How to Cut Ceramic Tile With a Tile Snap Cutter

Hand holding cut tile in tile cutter
Steve Gorton / Getty Images

Homeowners wishing to do their own tile work have two tools at their disposal to cut the tiles: wet tile saw or tile snap cutter. If you want to do the job cheaply and without burdening yourself with yet another large one-off tool cluttering your workshop, the snap tile cutter will be your best option.

Buy on Amazon - QEP 14 in. Rip Ceramic Tile Cutter with 1/2 in. Cutting Wheel

What a Tile Snap Cutter Is

A tile snap cutter, also known as a rail tile cutter, is a manual tool for cutting straight lines across ceramic, glass, or stone tile.

A tile snap cutter is closer to a glass cutter than it is to the other tool for cutting tile, the wet tile saw. A glass cutter has a carbide wheel, which is slowly drawn across the glass with force to create a score mark. Once the score is made, the glass is snapped off by hand or with a tool along the line.

A tile snap cutter works in much the same way. A tile is inserted into the tool. A cutting wheel, mounted on a rail, is drawn by hand across the tile surface once or twice.

After the score is made, a built-in tile snapper is moved into place over the score. After the user pulls back on a lever, the snapper presses on the score until the tile snaps in half.

Tile Snap Cutter vs. Wet Tile Saw

A wet tile saw produces accurate cuts suitable for visible work. Every tile professional owns one and good models are expensive.

Just like a table saw for wood, a spinning round blade cuts through the tile, with one exception—the blade is continually bathed in water to cool the tile and control debris.

Wet tile saws produce clean, accurate cuts. Tile snap cutters can often produce an edge that, while straight, will have a few ragged sections.

Professionals often use both a tile snap cutter and a wet tile saw. The tile snap cutter helps tile workers make lots of cuts in tile. Plus, they can make these cuts in the installation area, not off to the side or outdoors (since it's best to use wet tile saws outdoors).

Wet tile saw
Parinya Khaowsakul / Getty Images

Pros and Cons


  • Excellent for small projects such as bathrooms.
  • Tile edge-work can be covered with baseboards, molding, or cabinets.
  • Best for tile 1-foot-square or less.
  • Except for the snapping motion, tile snap cutters are mostly quiet.
  • Snap tile cutters are dust-free and safe to use.
  • Though tile snap cutters can cut glass or stone, they work best for ceramic or porcelain tile.


  • Tile snap cutters are more difficult to use for more expansive projects like large basement floors or big kitchens.
  • While the line will largely be straight, they are imperfect. Within that line will be smaller surface irregularities to make the cut less than perfect.
  • Tile snap cutters can produce only straight lines, not curves or holes.

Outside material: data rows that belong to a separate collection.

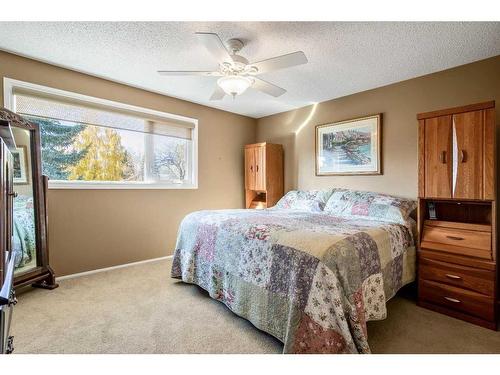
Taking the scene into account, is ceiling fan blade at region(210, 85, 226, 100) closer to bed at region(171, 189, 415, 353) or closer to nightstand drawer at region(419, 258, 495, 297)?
bed at region(171, 189, 415, 353)

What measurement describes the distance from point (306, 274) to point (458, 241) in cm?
151

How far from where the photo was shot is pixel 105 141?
3131 millimetres

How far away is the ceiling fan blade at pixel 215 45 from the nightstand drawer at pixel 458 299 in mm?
2530

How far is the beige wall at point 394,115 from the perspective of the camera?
2.47 m

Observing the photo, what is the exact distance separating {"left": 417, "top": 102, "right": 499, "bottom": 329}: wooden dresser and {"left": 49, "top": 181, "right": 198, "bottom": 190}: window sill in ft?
9.98

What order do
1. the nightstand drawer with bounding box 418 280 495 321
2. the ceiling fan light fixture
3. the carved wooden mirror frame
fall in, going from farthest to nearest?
the carved wooden mirror frame < the ceiling fan light fixture < the nightstand drawer with bounding box 418 280 495 321

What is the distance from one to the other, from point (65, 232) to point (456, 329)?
12.4 feet

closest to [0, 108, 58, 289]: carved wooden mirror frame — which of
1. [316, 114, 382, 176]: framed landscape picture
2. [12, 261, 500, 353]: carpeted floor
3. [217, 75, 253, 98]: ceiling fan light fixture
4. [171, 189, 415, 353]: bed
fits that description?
[12, 261, 500, 353]: carpeted floor

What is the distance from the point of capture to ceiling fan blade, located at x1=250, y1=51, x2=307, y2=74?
175 centimetres

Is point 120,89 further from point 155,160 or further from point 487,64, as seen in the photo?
point 487,64

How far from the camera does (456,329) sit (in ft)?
6.03

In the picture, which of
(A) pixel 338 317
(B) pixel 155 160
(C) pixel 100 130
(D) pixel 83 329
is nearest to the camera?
(A) pixel 338 317
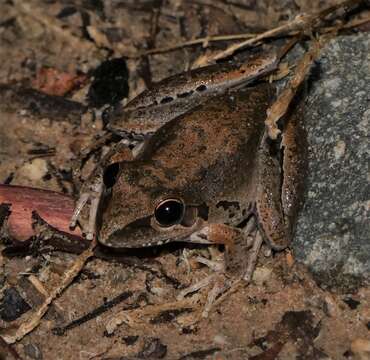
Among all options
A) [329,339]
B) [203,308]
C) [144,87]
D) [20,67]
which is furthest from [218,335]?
[20,67]

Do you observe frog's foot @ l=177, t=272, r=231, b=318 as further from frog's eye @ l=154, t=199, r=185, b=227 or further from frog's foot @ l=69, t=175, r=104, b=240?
frog's foot @ l=69, t=175, r=104, b=240

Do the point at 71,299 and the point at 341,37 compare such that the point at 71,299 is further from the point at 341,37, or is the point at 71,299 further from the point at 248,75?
the point at 341,37

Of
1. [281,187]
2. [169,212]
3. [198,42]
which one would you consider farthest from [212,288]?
[198,42]

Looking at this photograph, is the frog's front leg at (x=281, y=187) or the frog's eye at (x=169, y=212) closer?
the frog's eye at (x=169, y=212)

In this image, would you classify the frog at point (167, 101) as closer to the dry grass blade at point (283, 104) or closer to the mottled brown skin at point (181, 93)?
the mottled brown skin at point (181, 93)

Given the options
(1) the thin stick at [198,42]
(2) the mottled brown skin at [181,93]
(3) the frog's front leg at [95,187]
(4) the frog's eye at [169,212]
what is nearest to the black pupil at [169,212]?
(4) the frog's eye at [169,212]

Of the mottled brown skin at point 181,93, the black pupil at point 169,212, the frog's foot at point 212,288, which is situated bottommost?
the frog's foot at point 212,288

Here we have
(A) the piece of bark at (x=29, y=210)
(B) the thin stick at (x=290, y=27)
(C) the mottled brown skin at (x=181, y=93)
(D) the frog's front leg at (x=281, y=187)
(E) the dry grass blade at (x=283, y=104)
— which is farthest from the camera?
(B) the thin stick at (x=290, y=27)
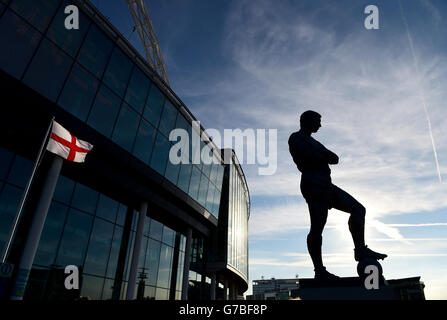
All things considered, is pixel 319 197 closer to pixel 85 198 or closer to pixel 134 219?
pixel 85 198

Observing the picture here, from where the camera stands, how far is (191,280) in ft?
84.5

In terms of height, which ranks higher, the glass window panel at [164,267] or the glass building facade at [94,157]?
the glass building facade at [94,157]

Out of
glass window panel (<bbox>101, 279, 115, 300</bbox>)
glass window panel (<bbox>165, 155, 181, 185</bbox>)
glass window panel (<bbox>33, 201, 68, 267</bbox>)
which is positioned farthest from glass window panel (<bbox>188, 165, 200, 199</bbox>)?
glass window panel (<bbox>33, 201, 68, 267</bbox>)

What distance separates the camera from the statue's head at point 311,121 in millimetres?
5621

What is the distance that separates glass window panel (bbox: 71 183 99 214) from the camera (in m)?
14.2

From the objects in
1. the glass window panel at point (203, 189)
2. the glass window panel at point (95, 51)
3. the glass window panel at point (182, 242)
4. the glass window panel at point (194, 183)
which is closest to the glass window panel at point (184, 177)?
the glass window panel at point (194, 183)

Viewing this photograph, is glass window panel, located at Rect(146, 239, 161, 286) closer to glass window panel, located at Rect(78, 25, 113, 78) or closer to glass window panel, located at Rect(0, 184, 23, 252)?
glass window panel, located at Rect(0, 184, 23, 252)

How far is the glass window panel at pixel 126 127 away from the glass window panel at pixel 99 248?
192 inches

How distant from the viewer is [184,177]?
20281 millimetres

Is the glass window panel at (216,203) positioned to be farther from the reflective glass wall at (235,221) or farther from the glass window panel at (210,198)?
the reflective glass wall at (235,221)

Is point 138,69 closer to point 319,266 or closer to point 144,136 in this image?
point 144,136

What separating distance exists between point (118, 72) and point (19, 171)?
723cm

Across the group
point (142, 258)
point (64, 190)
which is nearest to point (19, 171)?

Tips For Using a Tile Snap Cutter

  • Learn How to Use It: Cutting tile with a snap cutter is a three-part process. First, draw the cutting wheel firmly across the surface of the tile, deeply scoring the surface of the tile. Second, re-position the tile so that the snapping nubs of the tile cutter rest on top of the tile. Third, press down on the cutter so that it snaps the tile.
  • Practice on Cheap Tile: Practice on a few sheets of the cheapest possible tile that is relatively the same shape and thickness as the tile you intend to use for your project. These are practice tiles so you can hone your mastery of the snap cutter. Either pick up broken tiles at your tile store or purchase a few.
  • Emphasize the First Score: Score the top surface of the tile with a very forceful motion. But if you press too hard, you will break the tile. At most, you can score the tile a second time. But three or more scores usually result in a very ragged score that will not produce a clean break.
  • Hide the Edges: Accept the fact that snaps will not result in perfectly straight lines. In most cases, this does not matter because the uneven side will be placed against the wall side and covered with a baseboard.
  • Rent Better Models: Snap tile cutters are sold for as little as $25 to $50. But if you're planning on a large installation, you may want to rent one of the larger commercial models.
  • Wear Safety Glasses: Though tile snap cutters don't produce the fast-moving shards of tile like wet tile saws do, they still can shoot pieces of tile in your direction. Always wear safety glasses when using tile snap cutters.
  • Tile Nibblers or Nippers: These are often used in conjunction with a snap cutter. They are a plier like device that can be used to nibble off or clean up uneven edges left by the snap cutter.